Probably the #1 reason to look into a natural gas grill is the convenience. Tied into your current natural gas system, you never again will run out of propane just as you are flipping your expensive steaks. And you will not ever have to go for a replacement tank halfway through you cookout. That nuisance right there might be all you need to make a decision.
If replacing tanks is no bother to you, then how about saving money? The cost difference of using natural gas as opposed to propane is significant. Natural gas from your house supply will cost you less than half of what propane does. And that does not even include the gasoline that you use when you go to replace the propane tank.
To someone who likes to cook out as often as possible, these benefits of having a natural gas bbq grill will have you doing just that...grilling frequently because it's convenient and economical.
You may be wondering what it takes to make the switch from propane to natural gas. Here are some options to help determine what's best for you.
[Note: If you have any doubts about doing any of these steps yourself, consult a qualified professional or a good instruction manual.

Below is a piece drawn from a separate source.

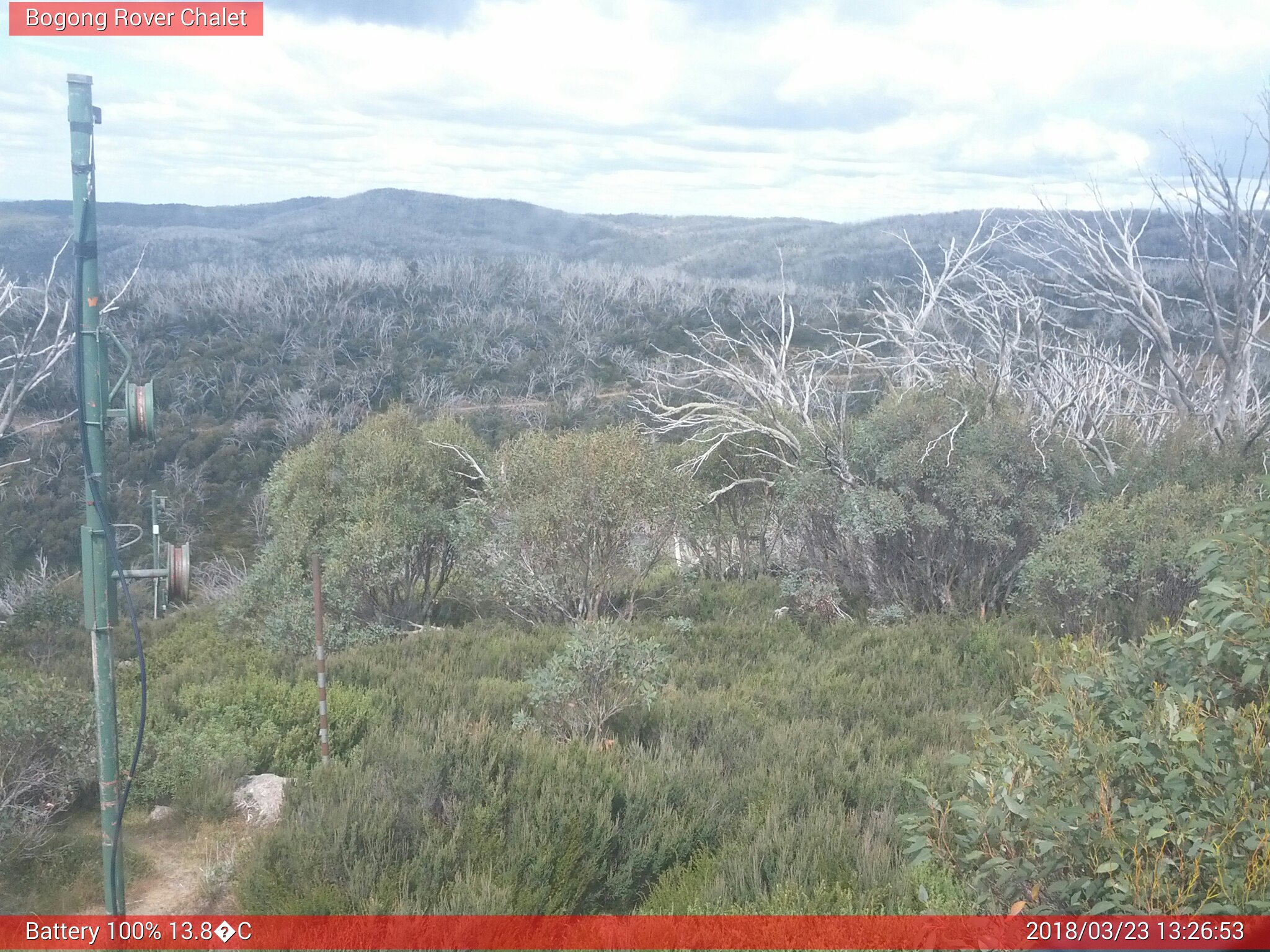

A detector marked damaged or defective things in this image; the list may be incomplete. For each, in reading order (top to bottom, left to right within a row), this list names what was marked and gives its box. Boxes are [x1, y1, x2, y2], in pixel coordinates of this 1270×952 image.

rusty pulley wheel [167, 543, 192, 604]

This info should only be used to help you make that first determination whether you would like to have a natural gas bbq grill.]

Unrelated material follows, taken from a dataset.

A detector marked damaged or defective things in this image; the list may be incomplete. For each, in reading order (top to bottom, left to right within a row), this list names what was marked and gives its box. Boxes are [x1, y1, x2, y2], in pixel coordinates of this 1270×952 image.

First, if you already have a propane grill that's in excellent condition(especially the burners), then you can convert it to a natural gas bbq grill.
This is done by enlarging the orifices at the other end of the burner knobs and by not using the regulator with the grill since the natural gas is regulated for your house's system. You can do this by drilling it out with a drill and a bit. Enlarge in small increments, then test to see what size orifices work best.

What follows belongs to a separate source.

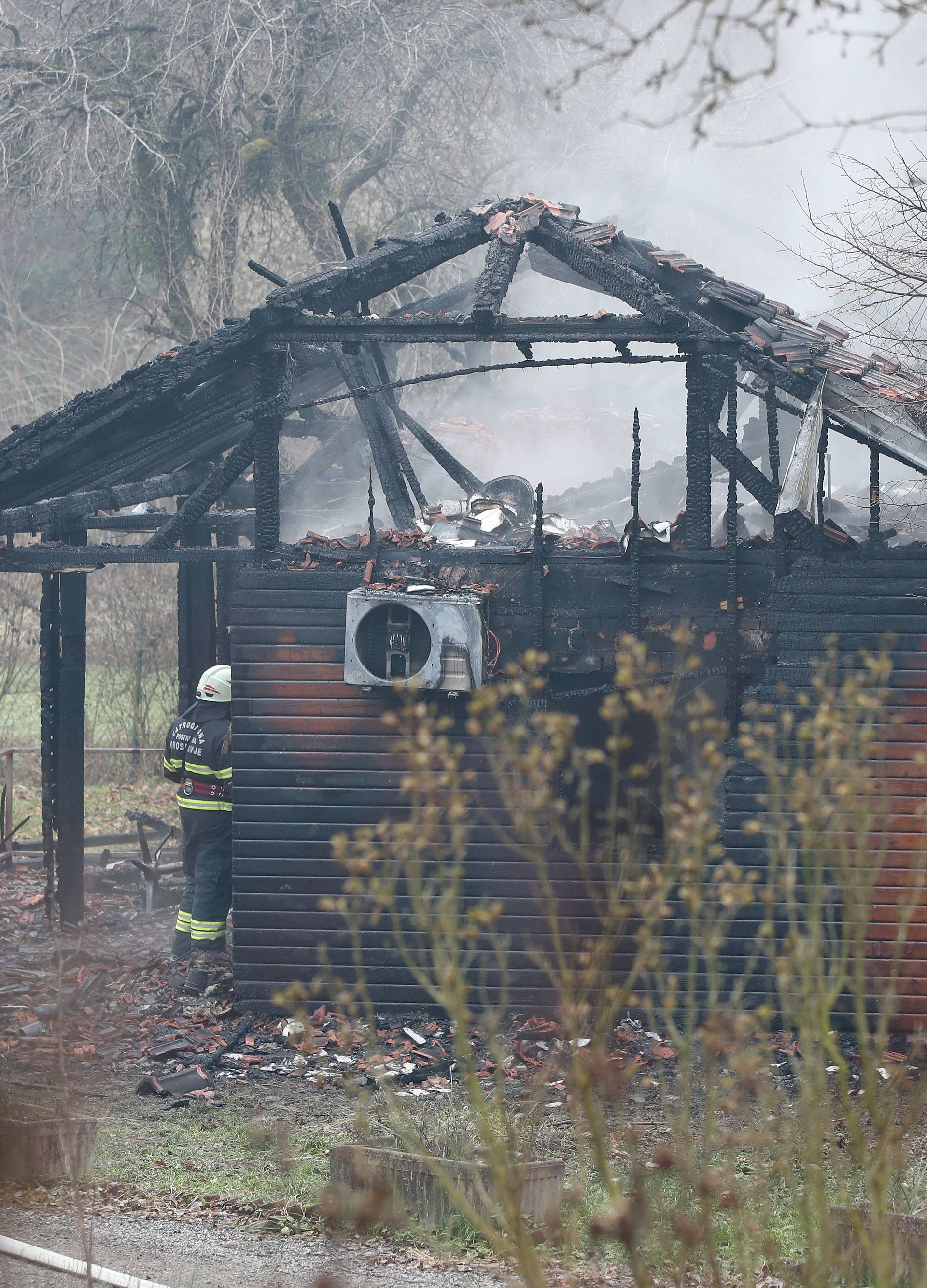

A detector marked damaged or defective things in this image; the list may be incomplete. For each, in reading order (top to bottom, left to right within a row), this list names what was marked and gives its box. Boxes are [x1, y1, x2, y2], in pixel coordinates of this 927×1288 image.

If your present grill is old or not in great shape, there are many very nice natural gas grills on the market. They generally are a little more expensive than propane grills, but again, the savings in fuel will more than overcome that price difference.
Another option is to buy a new propane grill and convert it to natural gas. This, of course, would also require enlarging the burner orifices and getting rid of the regulator. Or you could buy new natural gas burners, but the end cost of doing all of that would probably be just as much as buying the whole grill.
Splitting off your home's natural gas system to your grill is a fairly simple procedure, although it should not be attempted without you being absolutely positive of the steps and safety procedures required. There are good manuals out there that will help you fully understand this, or a qualified professional can do this in less than an hour.
In the end, if you decide converting to a natural gas bbq grill makes sense, you will probably find yourself doing a lot more bbq grilling than before. And you will be saving money in the process. What could be bad about any of that?